Audio-driven Gesture Generation via Deviation Feature in the Latent Space
Jiahui Chen, Yang Huan, Runhua Shi, Chanfan Ding, Xiaoqi Mo, Siyu Xiong, Yinong He
TL;DR
This work addresses the challenge of generating realistic co-speech gesture videos by introducing a weakly supervised framework that models pixel-level motion deviations in latent space and integrates them via a diffusion-based motion generator. The method comprises a deviation module (latent deviation extractor, warping calculator, latent deviation decoder) and a two-stage training regime, where Stage 1 learns base motion representations and Stage 2 leverages a latent motion diffusion model with temporal priors to stabilize animation.
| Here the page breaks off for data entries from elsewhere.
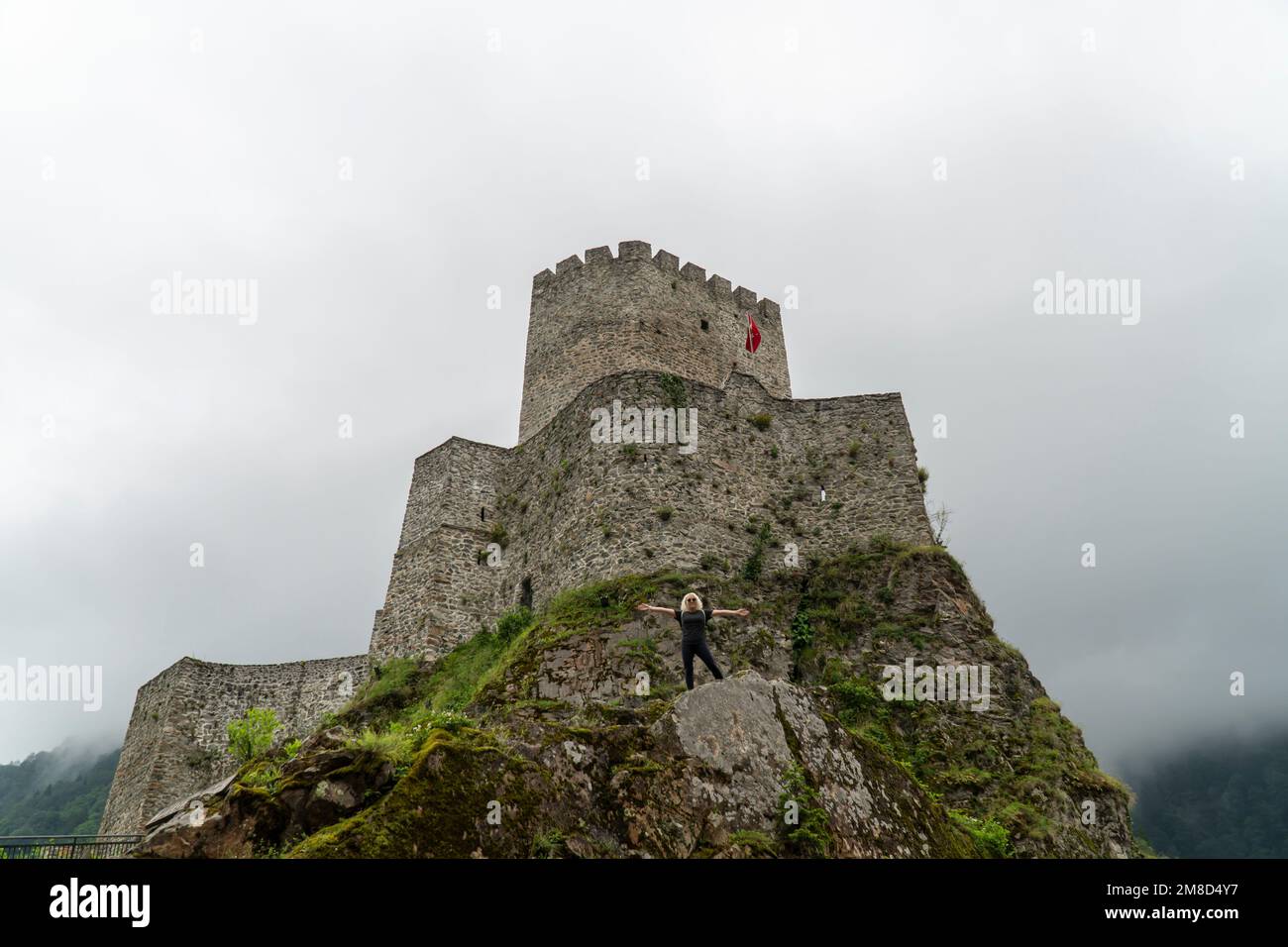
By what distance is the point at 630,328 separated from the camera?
32688mm

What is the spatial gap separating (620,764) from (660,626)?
1009cm

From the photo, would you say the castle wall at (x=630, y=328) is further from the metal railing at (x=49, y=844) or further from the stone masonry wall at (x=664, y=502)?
the metal railing at (x=49, y=844)

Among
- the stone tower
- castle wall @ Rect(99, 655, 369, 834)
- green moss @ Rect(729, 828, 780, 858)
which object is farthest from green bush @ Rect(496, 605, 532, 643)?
castle wall @ Rect(99, 655, 369, 834)

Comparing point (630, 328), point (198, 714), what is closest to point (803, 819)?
point (630, 328)

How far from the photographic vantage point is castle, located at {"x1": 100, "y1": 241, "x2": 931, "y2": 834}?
2425 centimetres

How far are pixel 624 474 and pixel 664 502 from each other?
1466 millimetres

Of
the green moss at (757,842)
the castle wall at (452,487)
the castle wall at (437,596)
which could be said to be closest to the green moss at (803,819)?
the green moss at (757,842)

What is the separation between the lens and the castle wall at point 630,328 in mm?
32375

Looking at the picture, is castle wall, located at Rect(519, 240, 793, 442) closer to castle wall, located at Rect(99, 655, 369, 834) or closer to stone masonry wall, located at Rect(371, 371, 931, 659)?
stone masonry wall, located at Rect(371, 371, 931, 659)

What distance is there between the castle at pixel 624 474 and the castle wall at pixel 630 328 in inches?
2.8

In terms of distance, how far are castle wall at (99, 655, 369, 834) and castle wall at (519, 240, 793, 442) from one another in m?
16.4
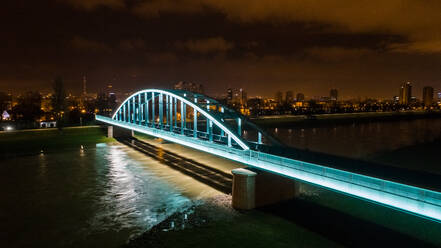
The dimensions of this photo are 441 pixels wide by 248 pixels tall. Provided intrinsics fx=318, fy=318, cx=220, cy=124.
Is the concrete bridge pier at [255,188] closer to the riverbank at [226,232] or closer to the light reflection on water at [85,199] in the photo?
the riverbank at [226,232]

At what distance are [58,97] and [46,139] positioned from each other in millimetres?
18969

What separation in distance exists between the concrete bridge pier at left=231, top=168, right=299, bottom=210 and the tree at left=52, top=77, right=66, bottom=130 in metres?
51.8

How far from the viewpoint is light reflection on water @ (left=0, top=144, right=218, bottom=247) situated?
13.8 m

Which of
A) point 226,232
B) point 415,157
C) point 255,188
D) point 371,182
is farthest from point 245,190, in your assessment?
point 415,157

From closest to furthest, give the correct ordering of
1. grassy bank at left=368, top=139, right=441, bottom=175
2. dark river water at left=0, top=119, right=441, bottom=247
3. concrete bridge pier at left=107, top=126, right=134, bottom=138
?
dark river water at left=0, top=119, right=441, bottom=247 → grassy bank at left=368, top=139, right=441, bottom=175 → concrete bridge pier at left=107, top=126, right=134, bottom=138

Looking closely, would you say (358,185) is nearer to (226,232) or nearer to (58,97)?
(226,232)

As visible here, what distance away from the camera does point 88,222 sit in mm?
14961

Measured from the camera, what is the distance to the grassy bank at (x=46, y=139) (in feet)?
124

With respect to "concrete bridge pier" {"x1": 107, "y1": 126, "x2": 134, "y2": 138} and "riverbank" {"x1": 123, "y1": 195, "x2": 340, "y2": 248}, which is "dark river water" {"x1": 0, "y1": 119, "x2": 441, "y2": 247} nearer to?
"riverbank" {"x1": 123, "y1": 195, "x2": 340, "y2": 248}

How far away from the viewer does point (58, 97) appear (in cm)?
6081

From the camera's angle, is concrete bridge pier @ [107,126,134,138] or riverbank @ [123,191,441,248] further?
concrete bridge pier @ [107,126,134,138]

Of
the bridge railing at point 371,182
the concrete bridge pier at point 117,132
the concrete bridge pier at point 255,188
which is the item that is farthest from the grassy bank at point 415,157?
the concrete bridge pier at point 117,132

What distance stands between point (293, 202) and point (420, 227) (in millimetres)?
5816

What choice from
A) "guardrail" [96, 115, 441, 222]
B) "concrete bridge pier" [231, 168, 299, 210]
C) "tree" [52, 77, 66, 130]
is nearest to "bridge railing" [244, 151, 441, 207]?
"guardrail" [96, 115, 441, 222]
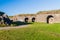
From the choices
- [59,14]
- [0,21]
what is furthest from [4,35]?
[59,14]

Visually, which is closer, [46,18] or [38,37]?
[38,37]

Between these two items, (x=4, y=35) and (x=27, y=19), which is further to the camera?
(x=27, y=19)

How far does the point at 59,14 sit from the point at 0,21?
18951mm

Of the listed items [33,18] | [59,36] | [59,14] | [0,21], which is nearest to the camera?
[59,36]

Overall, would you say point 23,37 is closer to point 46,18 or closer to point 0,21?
point 0,21

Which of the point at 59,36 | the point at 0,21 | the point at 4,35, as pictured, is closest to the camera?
the point at 4,35

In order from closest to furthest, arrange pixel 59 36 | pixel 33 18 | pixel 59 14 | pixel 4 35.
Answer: pixel 4 35 → pixel 59 36 → pixel 59 14 → pixel 33 18

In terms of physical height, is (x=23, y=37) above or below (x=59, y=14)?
below

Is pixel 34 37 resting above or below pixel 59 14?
below

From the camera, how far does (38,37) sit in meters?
16.2

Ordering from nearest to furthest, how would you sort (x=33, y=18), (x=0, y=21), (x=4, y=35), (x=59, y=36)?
1. (x=4, y=35)
2. (x=59, y=36)
3. (x=0, y=21)
4. (x=33, y=18)

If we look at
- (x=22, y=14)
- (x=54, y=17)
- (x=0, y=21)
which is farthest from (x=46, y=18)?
(x=0, y=21)

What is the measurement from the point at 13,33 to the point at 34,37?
6.93 feet

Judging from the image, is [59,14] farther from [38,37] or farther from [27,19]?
[38,37]
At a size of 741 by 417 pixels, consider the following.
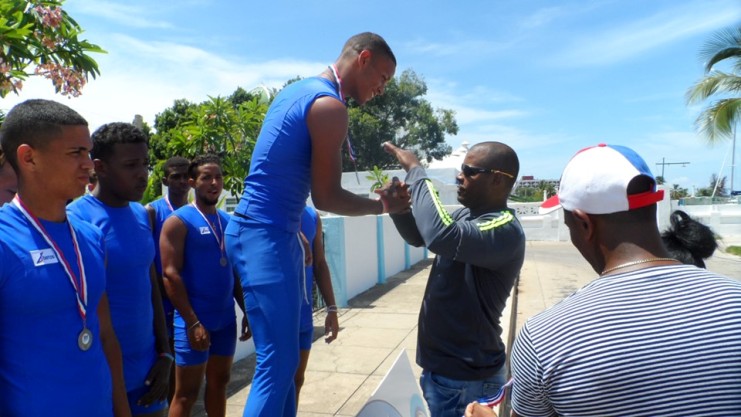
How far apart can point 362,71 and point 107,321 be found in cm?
138

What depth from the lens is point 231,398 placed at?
15.6ft

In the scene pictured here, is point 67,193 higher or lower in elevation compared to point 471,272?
higher

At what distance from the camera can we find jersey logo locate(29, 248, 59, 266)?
5.80ft

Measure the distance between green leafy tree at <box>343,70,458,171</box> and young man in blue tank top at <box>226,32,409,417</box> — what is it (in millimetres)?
29988

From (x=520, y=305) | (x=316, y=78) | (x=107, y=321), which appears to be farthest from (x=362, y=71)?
(x=520, y=305)

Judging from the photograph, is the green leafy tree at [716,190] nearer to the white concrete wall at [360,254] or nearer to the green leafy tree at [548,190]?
the green leafy tree at [548,190]

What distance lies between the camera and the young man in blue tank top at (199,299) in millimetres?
3328

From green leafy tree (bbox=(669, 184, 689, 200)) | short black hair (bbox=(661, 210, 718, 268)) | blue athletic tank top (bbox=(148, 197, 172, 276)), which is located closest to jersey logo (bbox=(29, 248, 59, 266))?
blue athletic tank top (bbox=(148, 197, 172, 276))

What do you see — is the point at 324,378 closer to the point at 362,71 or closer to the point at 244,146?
the point at 244,146

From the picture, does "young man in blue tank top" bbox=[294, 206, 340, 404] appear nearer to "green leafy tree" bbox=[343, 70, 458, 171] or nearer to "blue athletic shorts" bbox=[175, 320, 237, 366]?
"blue athletic shorts" bbox=[175, 320, 237, 366]

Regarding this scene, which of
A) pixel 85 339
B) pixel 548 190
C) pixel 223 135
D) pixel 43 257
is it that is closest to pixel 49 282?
pixel 43 257

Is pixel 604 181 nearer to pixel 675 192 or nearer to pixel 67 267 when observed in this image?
pixel 67 267

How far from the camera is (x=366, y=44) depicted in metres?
2.43

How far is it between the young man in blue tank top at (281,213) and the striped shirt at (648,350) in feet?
3.75
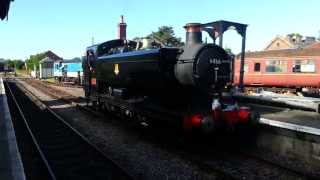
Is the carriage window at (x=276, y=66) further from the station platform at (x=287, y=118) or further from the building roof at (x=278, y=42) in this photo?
the building roof at (x=278, y=42)

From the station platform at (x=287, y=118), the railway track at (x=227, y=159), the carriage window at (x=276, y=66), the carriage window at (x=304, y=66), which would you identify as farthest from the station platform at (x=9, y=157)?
the carriage window at (x=276, y=66)

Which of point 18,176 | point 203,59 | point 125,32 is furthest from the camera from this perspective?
point 125,32

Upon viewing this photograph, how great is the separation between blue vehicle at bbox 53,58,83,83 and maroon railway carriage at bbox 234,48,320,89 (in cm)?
1962

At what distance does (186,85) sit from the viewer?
1034 cm

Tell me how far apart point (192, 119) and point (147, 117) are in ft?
7.50

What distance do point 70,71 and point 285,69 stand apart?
29582 millimetres

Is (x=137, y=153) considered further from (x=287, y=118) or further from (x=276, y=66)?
(x=276, y=66)

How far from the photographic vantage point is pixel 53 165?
30.5 ft

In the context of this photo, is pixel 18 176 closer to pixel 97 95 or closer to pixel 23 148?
pixel 23 148

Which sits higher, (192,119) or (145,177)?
(192,119)

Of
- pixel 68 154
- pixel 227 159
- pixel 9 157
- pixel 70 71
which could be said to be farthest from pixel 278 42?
pixel 9 157

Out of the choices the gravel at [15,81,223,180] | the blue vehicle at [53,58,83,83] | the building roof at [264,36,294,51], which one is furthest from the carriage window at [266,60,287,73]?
the building roof at [264,36,294,51]

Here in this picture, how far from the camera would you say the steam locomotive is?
392 inches

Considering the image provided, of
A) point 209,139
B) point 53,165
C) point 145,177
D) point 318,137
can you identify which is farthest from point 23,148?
point 318,137
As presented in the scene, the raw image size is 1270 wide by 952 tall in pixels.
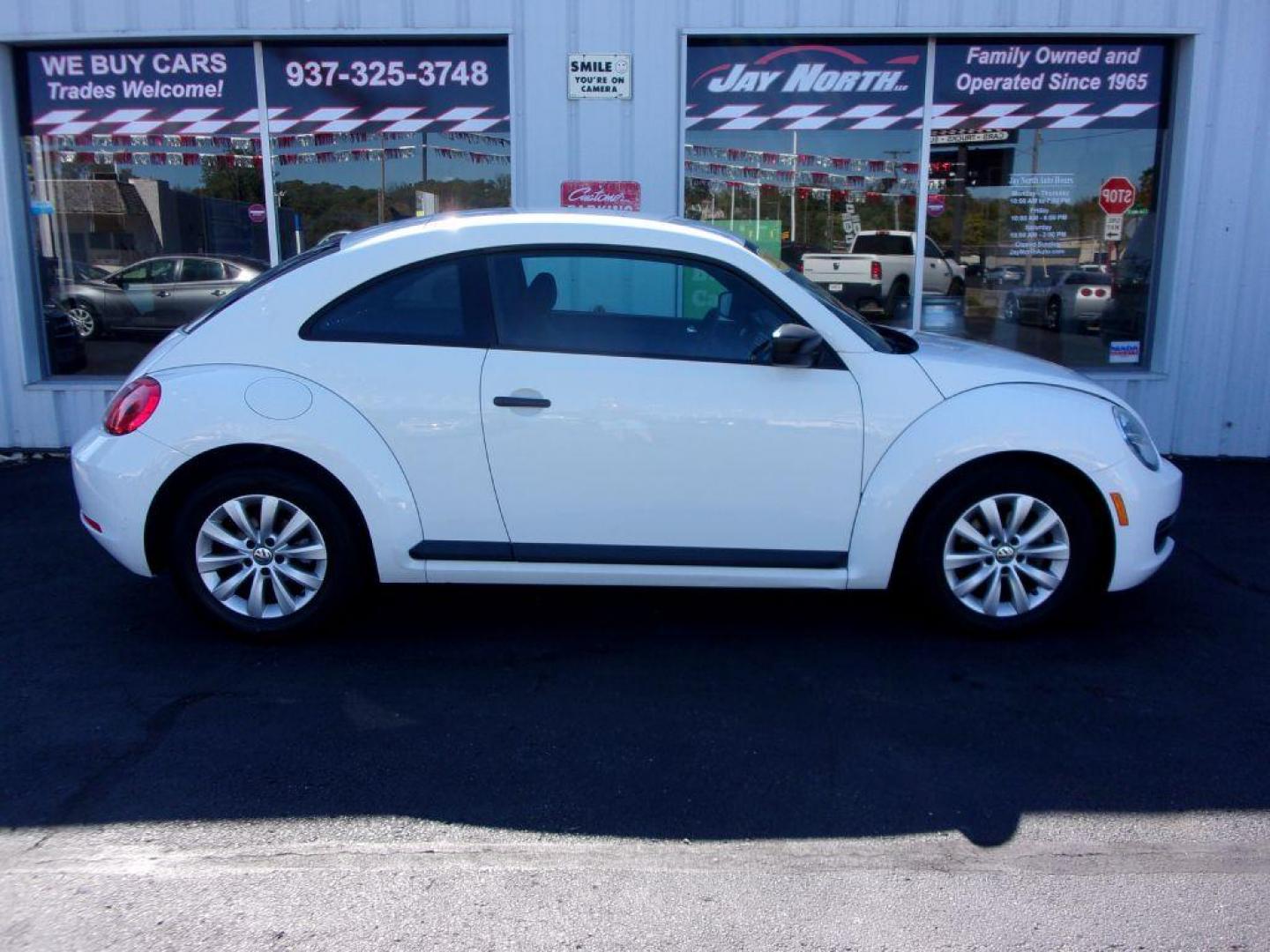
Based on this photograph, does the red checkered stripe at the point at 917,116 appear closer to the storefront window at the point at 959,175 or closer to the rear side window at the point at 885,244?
the storefront window at the point at 959,175

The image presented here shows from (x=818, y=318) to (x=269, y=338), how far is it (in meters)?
2.28

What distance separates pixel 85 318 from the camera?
9023mm

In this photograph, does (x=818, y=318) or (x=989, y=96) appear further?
(x=989, y=96)

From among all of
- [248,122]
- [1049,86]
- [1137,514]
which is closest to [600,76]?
[248,122]

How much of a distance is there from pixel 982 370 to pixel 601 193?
4.31 m

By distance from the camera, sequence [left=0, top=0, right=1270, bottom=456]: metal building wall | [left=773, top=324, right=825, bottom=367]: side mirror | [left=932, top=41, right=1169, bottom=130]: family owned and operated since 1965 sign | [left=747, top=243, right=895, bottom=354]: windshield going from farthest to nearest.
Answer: [left=932, top=41, right=1169, bottom=130]: family owned and operated since 1965 sign
[left=0, top=0, right=1270, bottom=456]: metal building wall
[left=747, top=243, right=895, bottom=354]: windshield
[left=773, top=324, right=825, bottom=367]: side mirror

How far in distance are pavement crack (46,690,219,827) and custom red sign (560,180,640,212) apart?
5093mm

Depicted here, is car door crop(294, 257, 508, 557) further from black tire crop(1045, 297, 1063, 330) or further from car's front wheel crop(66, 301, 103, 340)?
black tire crop(1045, 297, 1063, 330)

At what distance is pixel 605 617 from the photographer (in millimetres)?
5164

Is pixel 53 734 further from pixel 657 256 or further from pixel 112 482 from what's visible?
pixel 657 256

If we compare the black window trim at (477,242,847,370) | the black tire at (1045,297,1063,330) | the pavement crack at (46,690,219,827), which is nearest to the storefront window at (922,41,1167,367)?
the black tire at (1045,297,1063,330)

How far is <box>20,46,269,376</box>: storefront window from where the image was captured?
28.1 ft

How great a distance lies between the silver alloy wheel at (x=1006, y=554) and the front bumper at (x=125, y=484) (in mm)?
3248

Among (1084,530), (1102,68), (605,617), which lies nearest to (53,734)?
(605,617)
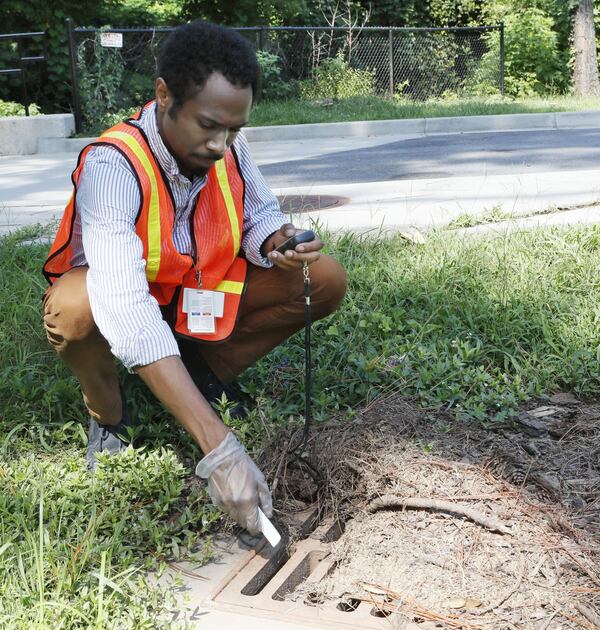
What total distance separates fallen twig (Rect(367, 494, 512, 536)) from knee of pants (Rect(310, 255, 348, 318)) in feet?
2.47

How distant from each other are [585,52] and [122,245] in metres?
16.1

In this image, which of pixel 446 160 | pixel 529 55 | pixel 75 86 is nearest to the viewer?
pixel 446 160

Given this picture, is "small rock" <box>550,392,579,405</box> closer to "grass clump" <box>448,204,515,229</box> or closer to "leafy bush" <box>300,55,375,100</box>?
"grass clump" <box>448,204,515,229</box>

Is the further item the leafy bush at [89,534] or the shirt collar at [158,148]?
the shirt collar at [158,148]

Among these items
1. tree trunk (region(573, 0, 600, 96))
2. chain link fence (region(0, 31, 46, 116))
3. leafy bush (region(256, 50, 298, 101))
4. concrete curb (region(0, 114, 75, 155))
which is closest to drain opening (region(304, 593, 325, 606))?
concrete curb (region(0, 114, 75, 155))

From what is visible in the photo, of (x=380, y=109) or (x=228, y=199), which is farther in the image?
(x=380, y=109)

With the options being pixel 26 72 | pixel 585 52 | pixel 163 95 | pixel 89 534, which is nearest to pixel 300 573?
pixel 89 534

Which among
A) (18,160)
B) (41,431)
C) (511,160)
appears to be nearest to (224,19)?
(18,160)

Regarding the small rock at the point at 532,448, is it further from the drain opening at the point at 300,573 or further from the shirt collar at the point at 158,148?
the shirt collar at the point at 158,148

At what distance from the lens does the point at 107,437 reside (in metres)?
2.81

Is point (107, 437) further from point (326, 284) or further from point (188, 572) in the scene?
point (326, 284)

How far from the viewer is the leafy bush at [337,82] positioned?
47.7 ft

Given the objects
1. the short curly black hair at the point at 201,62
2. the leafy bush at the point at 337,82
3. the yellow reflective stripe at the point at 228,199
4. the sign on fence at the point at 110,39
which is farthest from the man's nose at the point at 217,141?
the leafy bush at the point at 337,82

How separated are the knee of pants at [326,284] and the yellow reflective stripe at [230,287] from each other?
0.24 meters
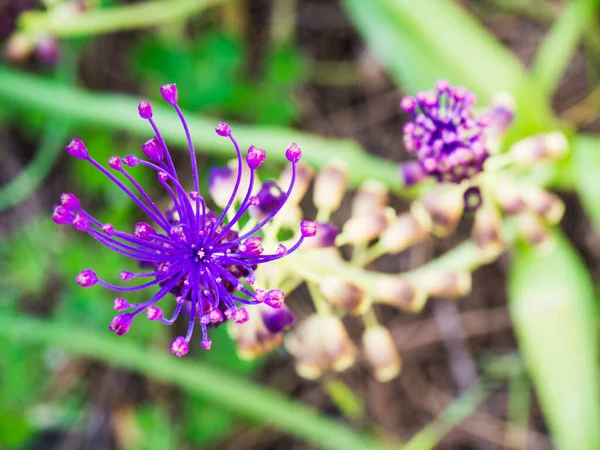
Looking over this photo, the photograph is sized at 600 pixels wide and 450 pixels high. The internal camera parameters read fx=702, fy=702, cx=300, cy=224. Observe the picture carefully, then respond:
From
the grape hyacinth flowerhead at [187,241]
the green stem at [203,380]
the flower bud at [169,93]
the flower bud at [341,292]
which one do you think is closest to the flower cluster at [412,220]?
the flower bud at [341,292]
Key contributions include the latent deviation module, a weakly supervised learning strategy for deviation representation, and a diffusion-based pipeline that yields improved gesture fidelity, timing synchronization, and appearance details across hands, lips, and face. Evaluations on the PATS dataset show consistent gains over prior state-of-the-art methods in objective metrics (FGD, FVD, Diversity, BAS) and subjective user studies, demonstrating practical impact for audio-driven gesture synthesis in realistic avatars and video production.
Abstract
Gestures are essential for enhancing co-speech communication, offering visual emphasis and complementing verbal interactions. While prior work has concentrated on point-level motion or fully supervised data-driven methods, we focus on co-speech gestures, advocating for weakly supervised learning and pixel-level motion deviations. We introduce a weakly supervised framework that learns latent representation deviations, tailored for co-speech gesture video generation. Our approach employs a diffusion model to integrate latent motion features, enabling more precise and nuanced gesture representation. By leveraging weakly supervised deviations in latent space, we effectively generate hand gestures and mouth movements, crucial for realistic video production. Experiments show our method significantly improves video quality, surpassing current state-of-the-art techniques.